- **Excerpt**
++++++++++
Yeah, I think you might have a problem.  I hope you have/had a nice bike ride. :beer:


----------



## BeanoNYC (Sep 17, 2006)

I took a nap on the couch today.  I had left my laptop open.  Sure enough I woke up to "Sac Alert, Sac Alert."  Tis a shame I didn't need women's hiking shoes.


----------



## andyzee (Sep 17, 2006)

bvibert, great bike ride in the wilds of Jersey, at times I'm just amazed at how people can goof on jersey for being a dump and I go out and experience some of the really great areas here. Damn, today we made a quick stop on the side of the road and someone stopped and asked if we're ok! Post pics later in the bike forum. 

beanonyc,  my wife gets a kick out of the "SAC Alert" but thinks the tone could be more exciting. Me, I like it just the way it is, kind of comical.


----------



## BeanoNYC (Sep 17, 2006)

andyzee said:


> beanonyc,  my wife gets a kick out of the "SAC Alert" but thinks the tone could be more exciting. Me, I like it just the way it is, kind of comical.




I like the monotone, dry delivery.  My kind of humor.  Is that Brian?
++++++++++
- **Given information**
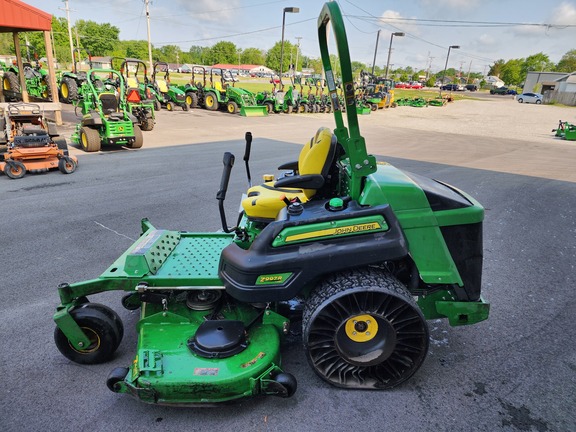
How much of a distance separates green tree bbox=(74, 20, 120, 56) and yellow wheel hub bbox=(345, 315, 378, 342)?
++++++++++
- **Stated task 1**
From the forum thread, extract the passage starting with "bvibert, great bike" and going on through "the bike forum.".
- **Stated task 2**
Check each statement against the forum thread, answering yes or no and quoting the words that decide it.
(a) BeanoNYC napped on the couch with the laptop left open.
(b) andyzee's wife is happy with the "SAC Alert" tone as it is.
(c) andyzee plans to post pictures in the bike forum.
- **Stated task 3**
Answer these questions from the forum thread.
(a) What did BeanoNYC wake up to?
(b) Where did andyzee's bike ride take place?
(c) What kind of delivery does BeanoNYC say they like?
The data has no connection to the forum thread.

- **Response 1**
bvibert, great bike ride in the wilds of Jersey, at times I'm just amazed at how people can goof on jersey for being a dump and I go out and experience some of the really great areas here. Damn, today we made a quick stop on the side of the road and someone stopped and asked if we're ok! Post pics later in the bike forum.

- **Response 2**
(a) Yes: "I took a nap on the couch today." and "I had left my laptop open."
(b) No: "thinks the tone could be more exciting."
(c) Yes: "Post pics later in the bike forum."

- **Response 3**
(a) "Sac Alert, Sac Alert."
(b) In the wilds of Jersey.
(c) The monotone, dry delivery.